═════ EXTRAIT DU DOCUMENT ═════
Le visiteur qui franchit la porte du lycée Diwan (l'éveil,
en français) a l'impression d'être en pays inconnu.
Dans les couloirs de cette ancienne maison de retraite, on discute
en breton, on se chamaille en breton, on taquine les filles en
breton et bien difficile de frapper à la bonne porte. Les
indications sont également dans la langue du pays. C'est
ce que l'on appelle l'immersion. Les quatre-vingt-quatre élèves
de ce seul lycée bretonnant, situé à quelques
landes des monts d'Arrée, sont des lycéens comme
les autres. Et le revendiquent. La différence, c'est que
dès la maternelle, ils ont fait leurs études en
s'exprimant dans la langue de Pierre Jakez Hélias, l'auteur
du mémorable Cheval d'orgueil. Et ils en sont fiers.
«C'est bien de parler avec des jeunes
de notre âge, dans la langue de nos origines, confie
Nolwen, quinze ans. Et les petits vieux de la maison de retraite
sont ravis qu'on s'adresse à eux en breton.»
Ici pas de casquette de base-ball à l'envers, le look est
plutôt baba: keffieh autour du cou, parka kaki, foulard
autour de la tête, piercing aux ailes du nez... Ils viennent
de tous horizons, mais un grand nombre d'entre eux ne cachent
pas que leurs parents sont très impliqués dans les
milieux associatifs. Logique. Aucun n'estime vivre en vase clos,
mais chacun apprécie de bénéficier d'un enseignement
personnalisé.«Diwan c'est une grande famille,
se réjouit Héloïse. Nous sommes très
encadrés. Et au moindre problème, les professeurs
prennent le temps de nous expliquer.» Au cours de sciences-éco
pour les terminales, le professeur Marie-Thérèse
Cadiou passe d'un élève à l'autre. Facile,
ils ne sont que neuf. Les textes des exposés sont rédigés
en français. Difficile de traduire en breton les matières
relatives à la comptabilité, l'exportation, l'investissement.
═════
→ **CONSIGNE**
Pouvez-vous extraire mot pour mot l'intégralité de l'article ci-dessus sur le lycée Diwan ?
═════ EXTRAITS DE DONNÉES ═════
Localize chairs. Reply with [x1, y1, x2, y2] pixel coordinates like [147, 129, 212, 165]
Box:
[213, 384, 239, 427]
═════
═════ EXTRAITS DE DONNÉES ═════
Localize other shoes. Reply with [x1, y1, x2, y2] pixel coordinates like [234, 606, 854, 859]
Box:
═════
→ **RÉPONSE ATTENDUE**
Le visiteur qui franchit la porte du lycée Diwan (l'éveil,
en français) a l'impression d'être en pays inconnu.
Dans les couloirs de cette ancienne maison de retraite, on discute
en breton, on se chamaille en breton, on taquine les filles en
breton et bien difficile de frapper à la bonne porte. Les
indications sont également dans la langue du pays. C'est
ce que l'on appelle l'immersion. Les quatre-vingt-quatre élèves
de ce seul lycée bretonnant, situé à quelques
landes des monts d'Arrée, sont des lycéens comme
les autres. Et le revendiquent. La différence, c'est que
dès la maternelle, ils ont fait leurs études en
s'exprimant dans la langue de Pierre Jakez Hélias, l'auteur
du mémorable Cheval d'orgueil. Et ils en sont fiers.
«C'est bien de parler avec des jeunes
de notre âge, dans la langue de nos origines, confie
Nolwen, quinze ans. Et les petits vieux de la maison de retraite
sont ravis qu'on s'adresse à eux en breton.»
Ici pas de casquette de base-ball à l'envers, le look est
plutôt baba: keffieh autour du cou, parka kaki, foulard
autour de la tête, piercing aux ailes du nez... Ils viennent
de tous horizons, mais un grand nombre d'entre eux ne cachent
pas que leurs parents sont très impliqués dans les
milieux associatifs. Logique. Aucun n'estime vivre en vase clos,
mais chacun apprécie de bénéficier d'un enseignement
personnalisé.«Diwan c'est une grande famille,
se réjouit Héloïse. Nous sommes très
encadrés. Et au moindre problème, les professeurs
prennent le temps de nous expliquer.» Au cours de sciences-éco
pour les terminales, le professeur Marie-Thérèse
Cadiou passe d'un élève à l'autre. Facile,
ils ne sont que neuf. Les textes des exposés sont rédigés
en français. Difficile de traduire en breton les matières
relatives à la comptabilité, l'exportation, l'investissement.